You may have seen from my Facebook status that I am lucky enough to be blogging from the British Museum today!
This is such a wonderfully rich and inspiring atmosphere, but with so many amazing objects it can be overwhelming. So today I set myself a task to find and learn about just one single object in depth to share with you.
Finding myself in the Chinese gallery, my attention was immediately drawn to a table of objects you could handle along with a friendly guide to explain their provenance. Amongst them a beautiful little netsuke mouse was curled into a shy ball and an ancient jade pendant was worn smooth in a shape of a fish, still perfect after thousands of years. But these were not the objects for my mission for today. I was surrounded by so many cabinets of intricate, exquisite treasures it took the sight of something completely different to made me stop in my tracks.

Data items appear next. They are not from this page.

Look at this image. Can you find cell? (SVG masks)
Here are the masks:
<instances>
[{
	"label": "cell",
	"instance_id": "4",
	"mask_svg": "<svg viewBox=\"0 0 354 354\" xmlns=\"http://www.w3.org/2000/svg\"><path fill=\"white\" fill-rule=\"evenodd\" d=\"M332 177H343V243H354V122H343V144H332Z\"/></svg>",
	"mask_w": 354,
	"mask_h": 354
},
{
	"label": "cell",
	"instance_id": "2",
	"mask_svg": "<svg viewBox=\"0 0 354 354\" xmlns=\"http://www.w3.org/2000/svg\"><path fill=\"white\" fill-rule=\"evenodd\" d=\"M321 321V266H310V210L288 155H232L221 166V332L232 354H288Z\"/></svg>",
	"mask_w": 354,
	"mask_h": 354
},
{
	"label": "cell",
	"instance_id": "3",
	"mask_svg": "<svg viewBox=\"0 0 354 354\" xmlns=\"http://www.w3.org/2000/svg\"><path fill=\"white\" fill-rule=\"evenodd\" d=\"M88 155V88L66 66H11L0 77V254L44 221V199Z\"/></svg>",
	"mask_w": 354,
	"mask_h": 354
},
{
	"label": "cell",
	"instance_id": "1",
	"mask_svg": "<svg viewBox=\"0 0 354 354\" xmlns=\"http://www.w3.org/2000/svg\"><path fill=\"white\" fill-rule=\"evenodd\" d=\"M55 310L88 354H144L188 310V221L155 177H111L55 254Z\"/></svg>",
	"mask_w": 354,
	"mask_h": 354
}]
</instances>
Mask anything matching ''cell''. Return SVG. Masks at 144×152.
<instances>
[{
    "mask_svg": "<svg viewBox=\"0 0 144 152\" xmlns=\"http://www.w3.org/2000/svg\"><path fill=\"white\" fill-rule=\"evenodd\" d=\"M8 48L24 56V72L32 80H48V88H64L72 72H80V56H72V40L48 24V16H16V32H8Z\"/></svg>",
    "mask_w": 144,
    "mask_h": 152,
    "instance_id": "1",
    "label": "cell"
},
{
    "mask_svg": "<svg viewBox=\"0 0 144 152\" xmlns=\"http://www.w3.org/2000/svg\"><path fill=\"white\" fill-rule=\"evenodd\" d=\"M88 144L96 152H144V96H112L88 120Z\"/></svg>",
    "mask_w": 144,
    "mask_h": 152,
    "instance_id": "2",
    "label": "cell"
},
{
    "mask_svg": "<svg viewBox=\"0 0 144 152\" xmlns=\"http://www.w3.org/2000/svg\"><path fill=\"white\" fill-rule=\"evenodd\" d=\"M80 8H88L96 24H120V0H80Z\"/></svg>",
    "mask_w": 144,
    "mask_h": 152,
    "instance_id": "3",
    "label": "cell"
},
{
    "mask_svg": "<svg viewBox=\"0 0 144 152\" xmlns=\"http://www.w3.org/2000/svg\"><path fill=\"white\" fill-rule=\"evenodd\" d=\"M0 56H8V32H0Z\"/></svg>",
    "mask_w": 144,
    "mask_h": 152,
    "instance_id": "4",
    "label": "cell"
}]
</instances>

It was a large shiny silver object, appearing amidst the antiquities as if it had fallen straight from another world and into the museum. But there was no visible hole in the roof or debris where this alien object had crash landed. And here it was this piece of sci-fi, presented carefully on a traditionally carved wooden plinth. This was a sculpture by the artist Zhan Wang.
"In the past, collectors displayed craggy rocks on their desks as objects of aesthetic appreciation. The rocks also allude to the mystic of mountains that were thought to be dwellings for men of pure thought."
Chinese scholars collected and revered unique rocks with beautiful shapes created through natural erosion. By displaying them in their working surroundings for their aesthetic value they also wished to be reminded of the mysticism of the mountains where men of "pure thought" were supposed to dwell. Their sculptural forms displaying positive and negative space were so admired that artisans tried to reproduce copies of these rocks in various materials, including jade, glass, and ceramic.
Zhan Wang forms his sculptures by moulding sheets of stainless steel around real rock formations.
The artist says; "The material’s glittering surface, ostentatious glamour, and illusory appearance make it an ideal medium to convey new dreams.''
Zhan has also created his own personal universe by recording the sound made by exploding a giant boulder. Read more here
Zhan Wang's work often uses the use of simplistic object that serve a purpose of telling a complex idea. By using the industrial material stainless steel Zhan perfectly captures the organic shape of the original scholars rocks he forms his pieces around but with it's eerily perfect finish, too shiny for nature it's purpose is still that of internal as well as external reflection.